##### SUPPLIED PASSAGE #####

- Directed by: K. I. Seikh
- Produced by: M. Kartik
- Starring: Mohan Joshi Harish Patel Jack Gaud Poonam Dasgupta Kiran Kumar
- Music by: Isfaq
- Production company: Heena Films
- Release date: 1 January 1998;
- Running time: 118 min
- Language: Hindi

= Purani Kabar =

Purani Kabar is a Hindi horror film of Bollywood directed by K.I. Seikh and produced by M. Kartik. This movie was released in 1998 under the banner of Heena Films.

==Plot==
Four friends of different religions buy lottery ticket for each. The seller sells the last ticket to their fifth friend and after the lucky draw the fifth friend wins the money. The other four claim that they should have an equal share in that prize. The winning friend refuses to give share, they kill him and steal the ticket money. When the wife of the deceased friend charges them they also drive her away. Years later deceased son grows up and become a police officer and knows about the murder of his father.

#####

_REQUIRED ACTION_
Carry on the Purani Kabar film article, beginning after its final sentence.

##### MATERIAL PROVIDED #####

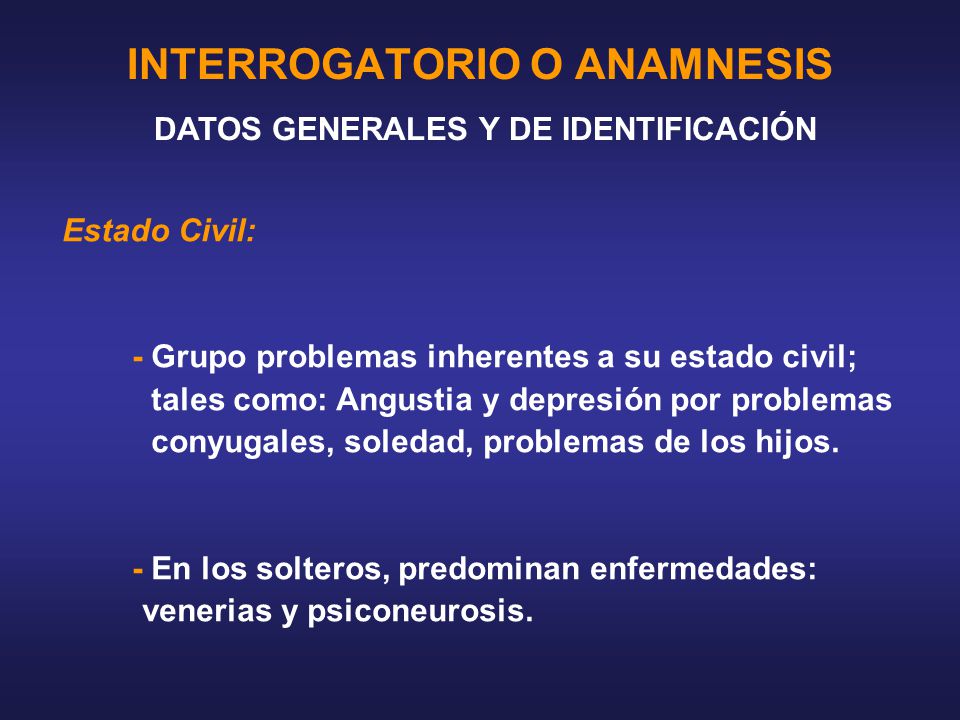 INTERROGATORIO O ANAMNESIS

DATOS GENERALES Y DE IDENTIFICACIÓN

Estado Civil:

- Grupo problemas inherentes a su estado civil; tales como: Angustia y depresión por problemas conyugales, soledad, problemas de los hijos.

- En los solteros, predominan enfermedades: venerias y psiconeurosis.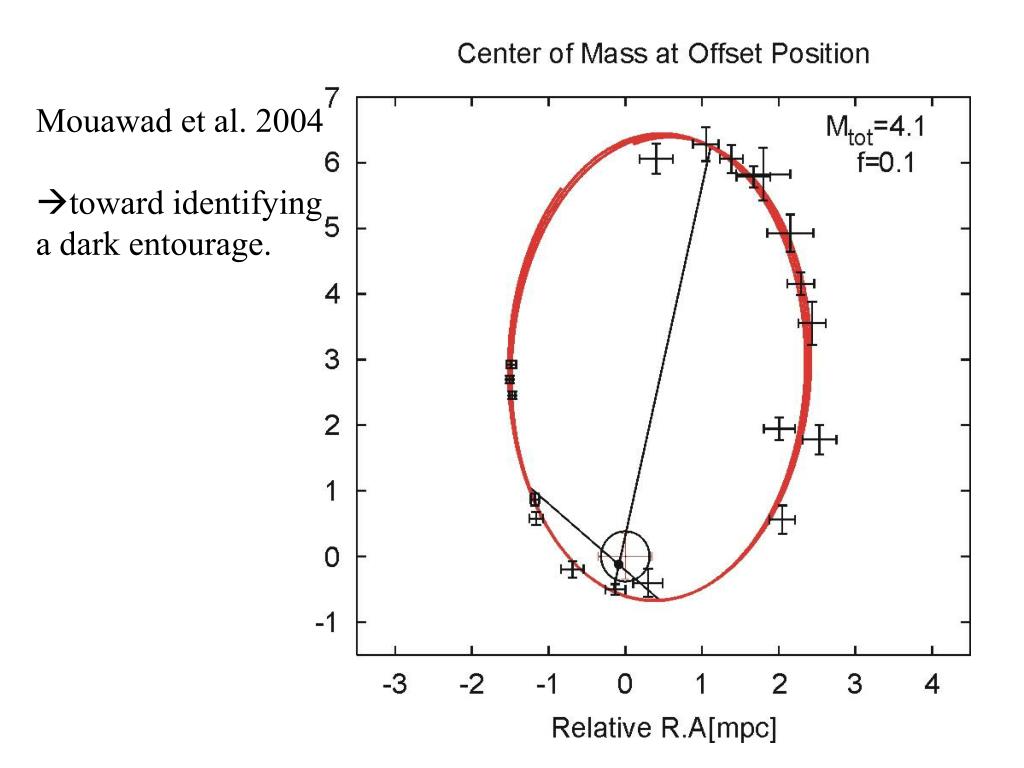 Center of Mass at Offset Position

Mouawad et al. 2004

→toward identifying a dark entourage.

$M_{tot}$=4.1
f=0.1

7
6
5
4
3
2
1
0
-1

-3 -2 -1 0 1 2 3 4

Relative R.A[mpc]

#####

_WRITTEN RESPONSE_
==Cast==
- Mohan Joshi
- Jack Gaud as Demon
- Harish Patel
- Kiran Kumar
- Poonam Dasgupta
- Jyothi Rana
- Vinod Tripathi as dance master
- Kirti Shetty as Lalita
- Rajeev Raj as Inspector Vishal
- Mohini as Madhu
- Jayant Patekar
- Johny Nirmal as Dancer
- Firdaus Mewawala as Kanu

==Soundtrack==

The music soundtrack of Purani Kabar was composed by Isfaquel with lyrics penned by Vishu Raj. Assam heartthrob-singer Zubeen Garg made his playback singing debut where he sang two Hindi songs, "Kuch To Kaho" and "Dil Mein Churaya Ek Hasina". Bollywood pop singer and actress Sagarika (sister of Shaan) was supposed to sing in the film but opted out for unknown reason.
===Tracklist===

Purani Kabar (Original Motion Picture Soundtrack)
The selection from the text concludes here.